Can’t Be Any Faster Than That: A Real-Life Experiment with Latency in a Geo-distributed Environment

Introduction

A question frequently asked is how much latency does Galera have in geo-distributed environments. After all, snail mail can also be used for database replication, but the latency will not be acceptable.

Let’s see how Galera performs.

A Two-Datacenter Setup

We start by creating a two-node cluster using a pair of Amazon EC2 regions that are as far apart Internet-wise as it gets – Sydney and São Paulo. The underwater cable maps do not show a direct link between Australia and South America.

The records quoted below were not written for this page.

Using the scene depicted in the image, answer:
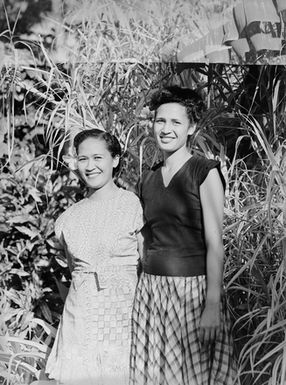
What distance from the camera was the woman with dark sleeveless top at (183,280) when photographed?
273cm

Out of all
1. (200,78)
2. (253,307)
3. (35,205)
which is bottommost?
(253,307)

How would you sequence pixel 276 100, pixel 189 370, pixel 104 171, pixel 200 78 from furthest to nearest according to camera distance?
1. pixel 200 78
2. pixel 276 100
3. pixel 104 171
4. pixel 189 370

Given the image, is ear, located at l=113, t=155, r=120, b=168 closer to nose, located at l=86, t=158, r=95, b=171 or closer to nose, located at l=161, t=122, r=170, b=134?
nose, located at l=86, t=158, r=95, b=171

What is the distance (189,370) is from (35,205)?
171 centimetres

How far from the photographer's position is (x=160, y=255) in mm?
2814

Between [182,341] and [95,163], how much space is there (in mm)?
679

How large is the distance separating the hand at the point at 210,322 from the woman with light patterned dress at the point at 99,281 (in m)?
0.31

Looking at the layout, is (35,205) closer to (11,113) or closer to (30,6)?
(11,113)

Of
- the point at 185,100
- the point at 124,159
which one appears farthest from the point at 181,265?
the point at 124,159

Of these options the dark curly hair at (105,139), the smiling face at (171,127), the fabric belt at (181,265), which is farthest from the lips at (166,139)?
the fabric belt at (181,265)

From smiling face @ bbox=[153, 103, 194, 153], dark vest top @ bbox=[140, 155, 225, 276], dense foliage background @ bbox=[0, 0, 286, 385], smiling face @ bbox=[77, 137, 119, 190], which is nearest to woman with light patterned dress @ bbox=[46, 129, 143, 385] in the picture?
smiling face @ bbox=[77, 137, 119, 190]

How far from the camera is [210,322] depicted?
2715 mm

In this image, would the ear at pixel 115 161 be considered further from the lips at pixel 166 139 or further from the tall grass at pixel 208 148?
the tall grass at pixel 208 148

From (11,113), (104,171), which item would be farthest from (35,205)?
(104,171)
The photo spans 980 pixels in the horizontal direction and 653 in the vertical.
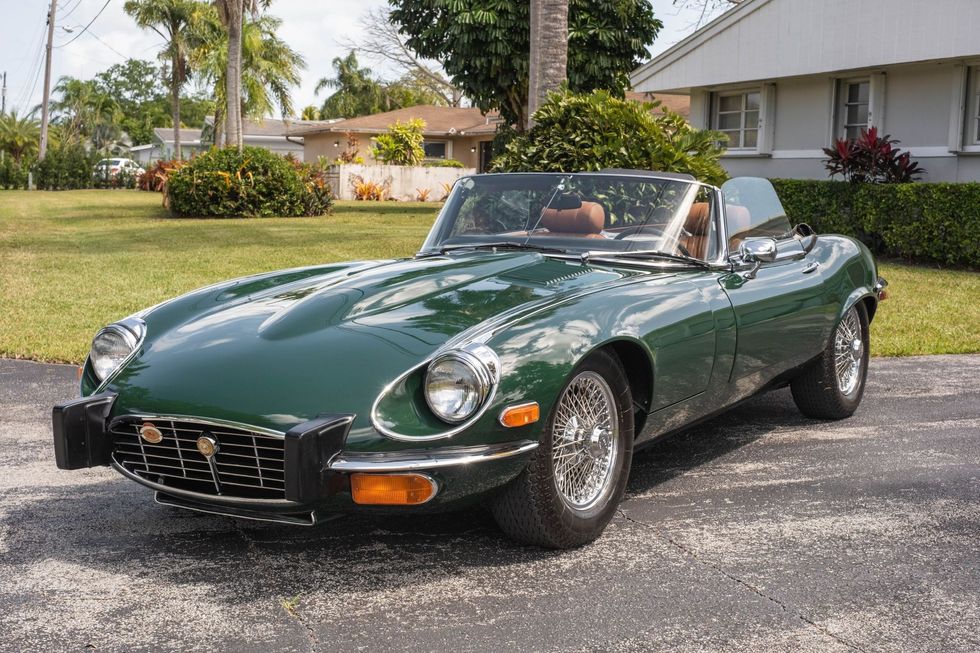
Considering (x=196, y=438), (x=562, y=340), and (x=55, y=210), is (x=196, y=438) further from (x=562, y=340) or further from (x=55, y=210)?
(x=55, y=210)

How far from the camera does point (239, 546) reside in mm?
4129

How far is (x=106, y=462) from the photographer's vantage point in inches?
155

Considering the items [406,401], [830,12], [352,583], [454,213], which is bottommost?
[352,583]

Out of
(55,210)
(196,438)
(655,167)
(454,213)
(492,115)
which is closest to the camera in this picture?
(196,438)

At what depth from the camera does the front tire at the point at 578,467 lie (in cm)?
385

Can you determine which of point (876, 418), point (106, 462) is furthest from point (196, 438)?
point (876, 418)

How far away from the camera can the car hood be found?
12.1ft

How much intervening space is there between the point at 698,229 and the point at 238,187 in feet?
73.1

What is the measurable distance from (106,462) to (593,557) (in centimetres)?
178

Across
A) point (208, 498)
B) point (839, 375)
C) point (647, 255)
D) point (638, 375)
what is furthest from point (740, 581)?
point (839, 375)

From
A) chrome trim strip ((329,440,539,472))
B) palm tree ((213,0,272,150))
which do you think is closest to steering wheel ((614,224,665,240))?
chrome trim strip ((329,440,539,472))

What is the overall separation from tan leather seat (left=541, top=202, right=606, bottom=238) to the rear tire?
5.05ft

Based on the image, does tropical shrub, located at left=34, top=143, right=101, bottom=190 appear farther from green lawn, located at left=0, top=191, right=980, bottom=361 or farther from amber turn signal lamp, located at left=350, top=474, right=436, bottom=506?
amber turn signal lamp, located at left=350, top=474, right=436, bottom=506

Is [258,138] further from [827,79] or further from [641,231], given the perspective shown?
[641,231]
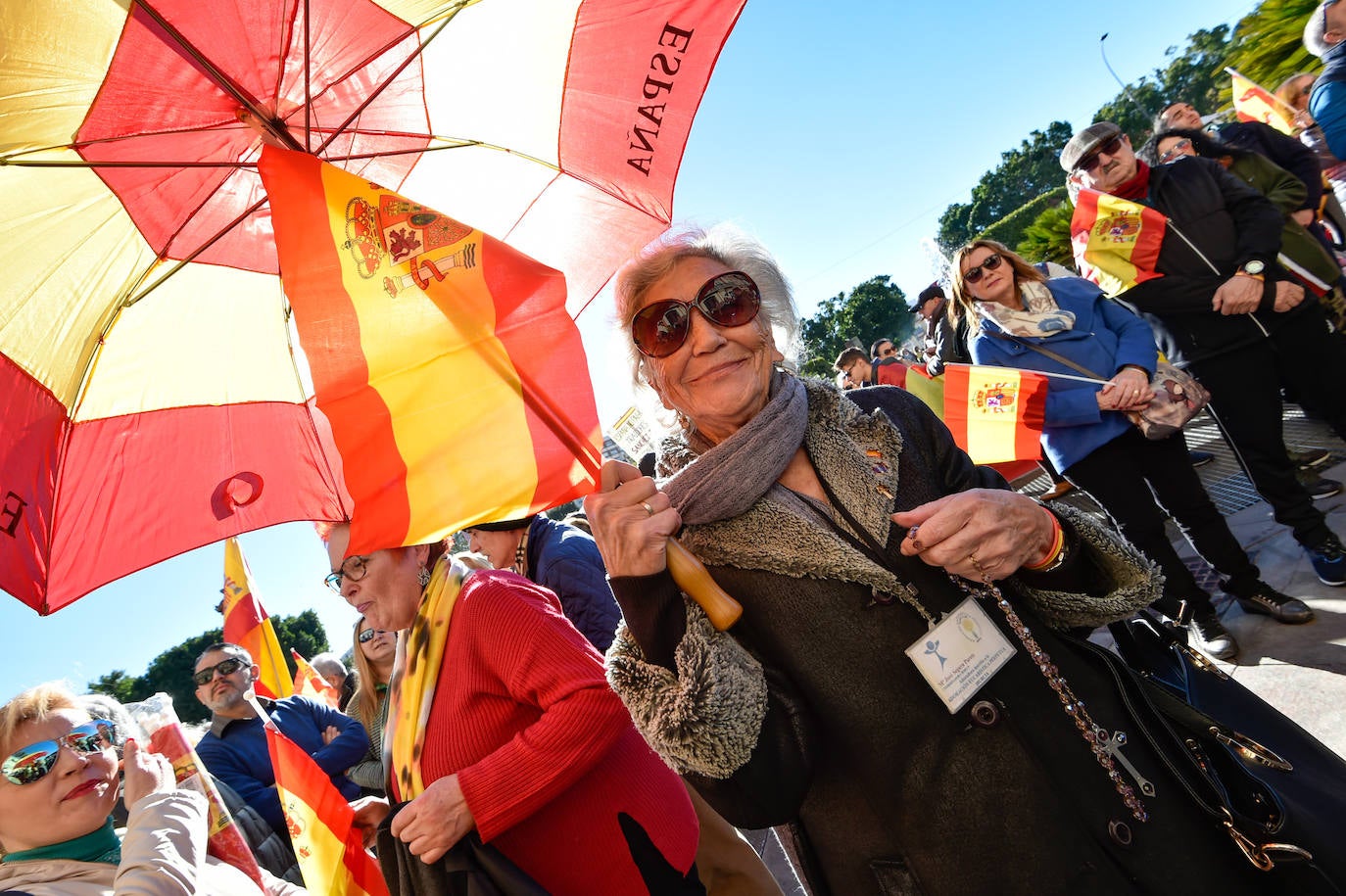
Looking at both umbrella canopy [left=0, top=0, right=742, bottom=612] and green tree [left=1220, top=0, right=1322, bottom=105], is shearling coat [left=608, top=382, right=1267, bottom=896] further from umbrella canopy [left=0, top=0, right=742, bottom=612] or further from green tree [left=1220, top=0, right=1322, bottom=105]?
green tree [left=1220, top=0, right=1322, bottom=105]

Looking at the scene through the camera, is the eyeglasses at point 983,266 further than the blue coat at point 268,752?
No

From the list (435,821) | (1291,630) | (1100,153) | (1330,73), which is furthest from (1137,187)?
(435,821)

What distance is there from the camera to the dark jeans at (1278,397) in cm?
350

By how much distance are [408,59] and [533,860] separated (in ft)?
8.12

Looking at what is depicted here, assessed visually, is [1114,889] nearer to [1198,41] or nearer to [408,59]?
[408,59]

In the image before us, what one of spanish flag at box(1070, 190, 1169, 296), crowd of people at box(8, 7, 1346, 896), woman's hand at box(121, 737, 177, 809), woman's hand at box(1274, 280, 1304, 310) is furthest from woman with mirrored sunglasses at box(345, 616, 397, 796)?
woman's hand at box(1274, 280, 1304, 310)

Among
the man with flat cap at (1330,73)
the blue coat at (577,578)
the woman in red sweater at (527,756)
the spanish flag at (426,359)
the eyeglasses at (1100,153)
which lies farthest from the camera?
the man with flat cap at (1330,73)

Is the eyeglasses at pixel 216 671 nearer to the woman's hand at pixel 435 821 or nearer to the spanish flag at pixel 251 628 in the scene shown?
the spanish flag at pixel 251 628

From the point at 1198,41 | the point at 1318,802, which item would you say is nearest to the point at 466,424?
the point at 1318,802

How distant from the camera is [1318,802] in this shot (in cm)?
133

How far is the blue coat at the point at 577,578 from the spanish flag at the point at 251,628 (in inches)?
160

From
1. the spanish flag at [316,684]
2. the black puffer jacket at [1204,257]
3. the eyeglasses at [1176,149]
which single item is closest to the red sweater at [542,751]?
the black puffer jacket at [1204,257]

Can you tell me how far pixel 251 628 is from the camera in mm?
5992

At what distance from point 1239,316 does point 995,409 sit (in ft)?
3.99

The ICMP round-trip time between the two regions is a steady 316 ms:


root@ip-172-31-4-77:/home/ubuntu# ping ec2-54-94-217-199.sa-east-1.compute.amazonaws.com
PING ec2-54-94-217-199.sa-east-1.compute.amazonaws.com (54.94.217.199) 56(84) bytes of data.
64 bytes from ec2-54-94-217-199.sa-east-1.compute.amazonaws.com (54.94.217.199): icmp_seq=1 ttl=51 time=316 ms
64 bytes from ec2-54-94-217-199.sa-east-1.compute.amazonaws.com (54.94.217.199): icmp_seq=2 ttl=51 time=316 ms
...

The following bare-bones configuration lines in my.cnf are enough to get us started:


[mysqld]
binlog_format=ROW
bind-address=0.0.0.0
default_storage_engine=innodb
innodb_autoinc_lock_mode=2
innodb_buffer_pool_size=256M
wsrep_provider=/usr/lib/libgalera_smm.so
wsrep_provider_options="gcache.size=300M;gmcast.segment="
wsrep_node_address=""
wsrep_cluster_address="gcomm://"

We pick a unique numeric gmcast.segment ID for each region in order to indicate to Galera that nodes belong to different regions, which is important for cases where there is more than one node per region.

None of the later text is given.